— BEGIN ENTRIES SUPPLIED —

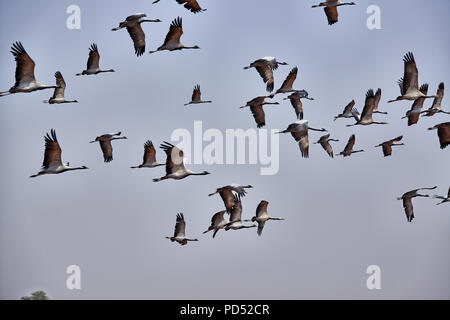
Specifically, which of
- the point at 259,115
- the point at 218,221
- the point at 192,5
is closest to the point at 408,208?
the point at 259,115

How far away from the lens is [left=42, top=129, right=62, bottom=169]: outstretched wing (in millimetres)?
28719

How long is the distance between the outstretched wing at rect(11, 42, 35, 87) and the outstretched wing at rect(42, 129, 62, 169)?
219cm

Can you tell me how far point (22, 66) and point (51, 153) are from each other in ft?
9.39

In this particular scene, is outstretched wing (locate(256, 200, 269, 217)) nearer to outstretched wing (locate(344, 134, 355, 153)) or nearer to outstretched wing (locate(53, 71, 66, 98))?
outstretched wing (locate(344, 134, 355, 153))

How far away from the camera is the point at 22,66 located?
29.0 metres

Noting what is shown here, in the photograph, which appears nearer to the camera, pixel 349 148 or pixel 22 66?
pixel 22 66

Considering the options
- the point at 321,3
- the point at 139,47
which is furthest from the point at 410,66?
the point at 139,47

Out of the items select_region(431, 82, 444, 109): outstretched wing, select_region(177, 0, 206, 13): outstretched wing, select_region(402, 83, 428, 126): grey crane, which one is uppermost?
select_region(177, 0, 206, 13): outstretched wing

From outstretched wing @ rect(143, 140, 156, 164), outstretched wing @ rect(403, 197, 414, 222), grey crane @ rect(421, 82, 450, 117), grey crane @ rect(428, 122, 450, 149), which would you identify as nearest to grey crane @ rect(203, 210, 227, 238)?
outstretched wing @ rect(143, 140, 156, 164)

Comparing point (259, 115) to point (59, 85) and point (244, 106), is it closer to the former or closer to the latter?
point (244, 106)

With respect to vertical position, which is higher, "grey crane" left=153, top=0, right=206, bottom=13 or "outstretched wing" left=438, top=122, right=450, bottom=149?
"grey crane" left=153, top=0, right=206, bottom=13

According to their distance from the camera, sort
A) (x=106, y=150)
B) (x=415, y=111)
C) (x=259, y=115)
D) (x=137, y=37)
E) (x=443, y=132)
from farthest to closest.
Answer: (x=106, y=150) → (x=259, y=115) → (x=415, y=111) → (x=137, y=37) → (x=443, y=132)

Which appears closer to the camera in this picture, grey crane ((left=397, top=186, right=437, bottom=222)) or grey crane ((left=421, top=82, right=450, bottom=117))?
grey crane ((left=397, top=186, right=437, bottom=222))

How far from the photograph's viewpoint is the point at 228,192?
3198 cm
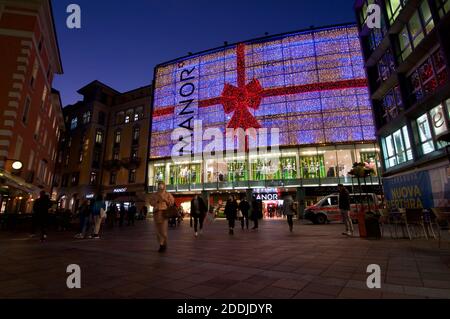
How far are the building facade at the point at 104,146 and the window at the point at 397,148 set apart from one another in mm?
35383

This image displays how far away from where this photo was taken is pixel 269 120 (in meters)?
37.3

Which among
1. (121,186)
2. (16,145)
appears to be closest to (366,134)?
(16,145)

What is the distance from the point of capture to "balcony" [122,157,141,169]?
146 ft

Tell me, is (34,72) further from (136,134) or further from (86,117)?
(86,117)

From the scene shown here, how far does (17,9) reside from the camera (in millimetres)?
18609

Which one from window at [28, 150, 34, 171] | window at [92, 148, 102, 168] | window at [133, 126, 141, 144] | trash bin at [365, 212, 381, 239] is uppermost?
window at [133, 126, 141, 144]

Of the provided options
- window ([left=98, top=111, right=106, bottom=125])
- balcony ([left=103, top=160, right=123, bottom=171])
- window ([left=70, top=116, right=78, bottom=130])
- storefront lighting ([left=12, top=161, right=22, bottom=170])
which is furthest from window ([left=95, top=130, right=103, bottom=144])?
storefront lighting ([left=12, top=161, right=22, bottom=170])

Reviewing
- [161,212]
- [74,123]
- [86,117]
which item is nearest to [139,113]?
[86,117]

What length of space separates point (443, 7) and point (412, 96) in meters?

— END ENTRIES SUPPLIED —

Render the records as a Markdown table with the columns Row and Line, numbering each row and skipping blank lines. Begin at the line containing "How long is" and end at the line containing "Answer: (x=106, y=150)", including both, and leave out everything else.

| Row | Line |
|---|---|
| 1 | How long is the distance between the outstretched wing at rect(11, 42, 35, 87) and the outstretched wing at rect(42, 129, 62, 169)? |
| 2 | 219cm |
| 3 | Can you tell me how far point (22, 66) and point (51, 153) are from each other in ft? |
| 4 | 9.39 |
| 5 | In this particular scene, is outstretched wing (locate(256, 200, 269, 217)) nearer to outstretched wing (locate(344, 134, 355, 153)) or nearer to outstretched wing (locate(53, 71, 66, 98))? |
| 6 | outstretched wing (locate(344, 134, 355, 153)) |
| 7 | How far away from the camera is the point at 22,66 located? |
| 8 | 29.0 metres |
| 9 | Noting what is shown here, in the photograph, which appears nearer to the camera, pixel 349 148 or pixel 22 66? |
| 10 | pixel 22 66 |
| 11 | Considering the options |
| 12 | - the point at 321,3 |
| 13 | - the point at 139,47 |
| 14 | which is furthest from the point at 410,66? |
| 15 | the point at 139,47 |
| 16 | Out of the items select_region(431, 82, 444, 109): outstretched wing, select_region(177, 0, 206, 13): outstretched wing, select_region(402, 83, 428, 126): grey crane, which one is uppermost? |
| 17 | select_region(177, 0, 206, 13): outstretched wing |
| 18 | From outstretched wing @ rect(143, 140, 156, 164), outstretched wing @ rect(403, 197, 414, 222), grey crane @ rect(421, 82, 450, 117), grey crane @ rect(428, 122, 450, 149), which would you identify as nearest to grey crane @ rect(203, 210, 227, 238)? |
| 19 | outstretched wing @ rect(143, 140, 156, 164) |
| 20 | Comparing point (259, 115) to point (59, 85) and point (244, 106), is it closer to the former or closer to the latter? |
| 21 | point (244, 106) |
| 22 | With respect to vertical position, which is higher, "grey crane" left=153, top=0, right=206, bottom=13 or "outstretched wing" left=438, top=122, right=450, bottom=149? |
| 23 | "grey crane" left=153, top=0, right=206, bottom=13 |
| 24 | According to their distance from the camera, sort |
| 25 | A) (x=106, y=150) |
| 26 | B) (x=415, y=111) |
| 27 | C) (x=259, y=115) |
| 28 | D) (x=137, y=37) |
| 29 | E) (x=443, y=132) |
| 30 | from farthest to closest. |
| 31 | Answer: (x=106, y=150) → (x=259, y=115) → (x=415, y=111) → (x=137, y=37) → (x=443, y=132) |